切妻 ― 2025年08月24日 17:53
切妻(きりつま)は家の屋根の頂点から山型となり、二方向へ屋根が斜めに落ちる屋根の形式である。
概要
斜面が2面ある屋根であり、寄棟とともに日本の住宅建築における基本的な形式である。 弥生時代から続く基本的な形状とされている。 吉野ヶ里遺跡の高床建築も切妻である。古代の高床家屋や伊勢神宮正殿は切妻である。 構造がシンプルなので施工しやすい。屋根裏のスペースを広く確保できる。複雑な屋根ではないので、建設に要する工期が短くなる。屋根の断面が正面からみると、三角形になることから、「三角屋根」とも言われる。
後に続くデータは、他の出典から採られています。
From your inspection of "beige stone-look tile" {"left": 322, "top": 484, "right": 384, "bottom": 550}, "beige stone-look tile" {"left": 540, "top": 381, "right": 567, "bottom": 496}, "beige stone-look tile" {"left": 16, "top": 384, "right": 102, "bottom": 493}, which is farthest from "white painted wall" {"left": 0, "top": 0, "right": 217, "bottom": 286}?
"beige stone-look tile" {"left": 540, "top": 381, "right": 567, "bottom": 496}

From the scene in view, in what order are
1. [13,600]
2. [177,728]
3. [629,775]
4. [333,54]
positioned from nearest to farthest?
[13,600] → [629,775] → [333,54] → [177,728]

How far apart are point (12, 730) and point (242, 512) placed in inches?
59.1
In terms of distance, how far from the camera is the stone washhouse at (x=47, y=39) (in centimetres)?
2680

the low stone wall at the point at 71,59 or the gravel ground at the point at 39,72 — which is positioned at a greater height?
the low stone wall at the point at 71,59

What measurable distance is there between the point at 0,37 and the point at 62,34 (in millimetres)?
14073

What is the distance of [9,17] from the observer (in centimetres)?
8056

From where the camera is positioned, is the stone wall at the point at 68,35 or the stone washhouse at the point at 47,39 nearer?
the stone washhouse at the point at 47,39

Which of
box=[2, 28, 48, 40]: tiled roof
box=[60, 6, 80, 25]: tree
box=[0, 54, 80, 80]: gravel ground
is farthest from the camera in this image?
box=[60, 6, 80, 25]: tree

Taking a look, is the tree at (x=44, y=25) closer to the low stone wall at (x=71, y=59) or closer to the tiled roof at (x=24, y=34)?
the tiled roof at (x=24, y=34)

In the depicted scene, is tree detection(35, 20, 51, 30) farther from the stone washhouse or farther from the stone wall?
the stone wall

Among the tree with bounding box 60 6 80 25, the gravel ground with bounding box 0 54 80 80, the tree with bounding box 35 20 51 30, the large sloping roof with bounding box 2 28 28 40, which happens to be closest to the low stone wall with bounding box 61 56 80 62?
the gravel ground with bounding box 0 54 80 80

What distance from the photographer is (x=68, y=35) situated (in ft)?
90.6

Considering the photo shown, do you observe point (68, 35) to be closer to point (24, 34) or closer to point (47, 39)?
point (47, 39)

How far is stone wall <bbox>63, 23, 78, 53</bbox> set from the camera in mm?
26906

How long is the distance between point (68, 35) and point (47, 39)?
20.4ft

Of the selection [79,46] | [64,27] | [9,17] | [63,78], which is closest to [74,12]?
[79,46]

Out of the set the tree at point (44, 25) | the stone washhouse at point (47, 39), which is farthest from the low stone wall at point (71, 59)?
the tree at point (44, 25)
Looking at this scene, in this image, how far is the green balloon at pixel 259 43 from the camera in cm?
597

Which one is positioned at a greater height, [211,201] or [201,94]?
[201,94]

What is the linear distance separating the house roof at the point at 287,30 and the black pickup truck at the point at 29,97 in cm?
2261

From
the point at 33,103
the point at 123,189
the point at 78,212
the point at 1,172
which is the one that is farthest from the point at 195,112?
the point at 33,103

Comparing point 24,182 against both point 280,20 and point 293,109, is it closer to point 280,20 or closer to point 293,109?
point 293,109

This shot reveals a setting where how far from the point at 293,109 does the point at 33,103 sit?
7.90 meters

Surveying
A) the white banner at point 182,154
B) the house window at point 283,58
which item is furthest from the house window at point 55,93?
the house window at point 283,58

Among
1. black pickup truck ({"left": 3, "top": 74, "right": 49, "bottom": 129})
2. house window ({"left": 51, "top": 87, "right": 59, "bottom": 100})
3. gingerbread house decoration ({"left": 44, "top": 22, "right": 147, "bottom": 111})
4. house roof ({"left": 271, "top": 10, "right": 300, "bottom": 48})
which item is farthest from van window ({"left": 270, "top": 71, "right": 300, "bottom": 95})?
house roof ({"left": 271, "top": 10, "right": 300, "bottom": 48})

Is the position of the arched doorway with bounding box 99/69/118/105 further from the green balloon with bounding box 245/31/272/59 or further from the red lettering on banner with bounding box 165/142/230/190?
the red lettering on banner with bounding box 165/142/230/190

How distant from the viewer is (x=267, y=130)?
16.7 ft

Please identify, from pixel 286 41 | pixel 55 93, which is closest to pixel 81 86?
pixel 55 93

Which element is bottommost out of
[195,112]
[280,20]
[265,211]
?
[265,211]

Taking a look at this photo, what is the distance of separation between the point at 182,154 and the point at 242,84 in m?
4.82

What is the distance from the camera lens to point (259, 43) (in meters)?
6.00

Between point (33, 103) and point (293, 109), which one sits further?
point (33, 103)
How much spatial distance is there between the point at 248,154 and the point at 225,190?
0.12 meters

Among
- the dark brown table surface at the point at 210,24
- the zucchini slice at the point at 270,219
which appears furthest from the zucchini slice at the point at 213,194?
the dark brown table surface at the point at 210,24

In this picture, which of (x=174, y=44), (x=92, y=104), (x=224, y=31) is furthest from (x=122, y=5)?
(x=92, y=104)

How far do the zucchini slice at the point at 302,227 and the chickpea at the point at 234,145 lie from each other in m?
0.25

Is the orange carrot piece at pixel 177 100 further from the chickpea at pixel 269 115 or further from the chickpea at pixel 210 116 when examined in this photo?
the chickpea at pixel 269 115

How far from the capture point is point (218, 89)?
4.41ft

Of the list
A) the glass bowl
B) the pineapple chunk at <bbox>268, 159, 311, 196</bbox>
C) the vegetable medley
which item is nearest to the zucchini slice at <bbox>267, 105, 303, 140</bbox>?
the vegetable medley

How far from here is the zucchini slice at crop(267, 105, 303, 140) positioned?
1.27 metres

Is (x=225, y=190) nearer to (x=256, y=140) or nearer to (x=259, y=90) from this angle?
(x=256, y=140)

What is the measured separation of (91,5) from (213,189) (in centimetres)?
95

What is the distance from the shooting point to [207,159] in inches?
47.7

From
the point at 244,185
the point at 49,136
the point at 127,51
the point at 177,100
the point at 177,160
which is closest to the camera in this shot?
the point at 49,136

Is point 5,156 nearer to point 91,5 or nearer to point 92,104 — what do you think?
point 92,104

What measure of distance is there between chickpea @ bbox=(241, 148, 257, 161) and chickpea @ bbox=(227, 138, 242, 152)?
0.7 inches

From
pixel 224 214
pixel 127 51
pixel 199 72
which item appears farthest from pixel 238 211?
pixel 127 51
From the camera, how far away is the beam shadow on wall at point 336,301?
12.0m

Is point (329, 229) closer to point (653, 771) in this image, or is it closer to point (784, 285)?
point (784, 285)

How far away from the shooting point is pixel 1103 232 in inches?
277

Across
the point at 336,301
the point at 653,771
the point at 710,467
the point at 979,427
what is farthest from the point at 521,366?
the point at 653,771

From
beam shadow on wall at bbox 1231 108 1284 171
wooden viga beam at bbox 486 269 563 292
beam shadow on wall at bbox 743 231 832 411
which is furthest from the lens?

切妻屋根をもつ建物の外壁に三角形の壁ができた場所を妻壁という。
入口
入り口は妻入りと平入りとがある。軒と平行な面を平(ひら)、直角方向の面を妻(つま)という。。棟と平行な平側(軒先側)に入口がある場合を平入りという。屋根の棟と直角の面に入口がある場合を妻入りという。出雲大社の「大社造り」は、切妻屋根の妻側に入口を持つ「妻入り」が特徴である。伊勢神宮などの神明造りでは平側に入口がある「平入り」である。
雨漏りリスク
屋根と壁のつなぎ目部分が両側2個所と少ないので、構造が単純になり雨漏りリスクが少ない。屋根に傾きがあるので雨は屋根を急速に伝わり落下するので、雨漏りリスクが少ない。勾配が急になるほど雨漏りリスクが減る。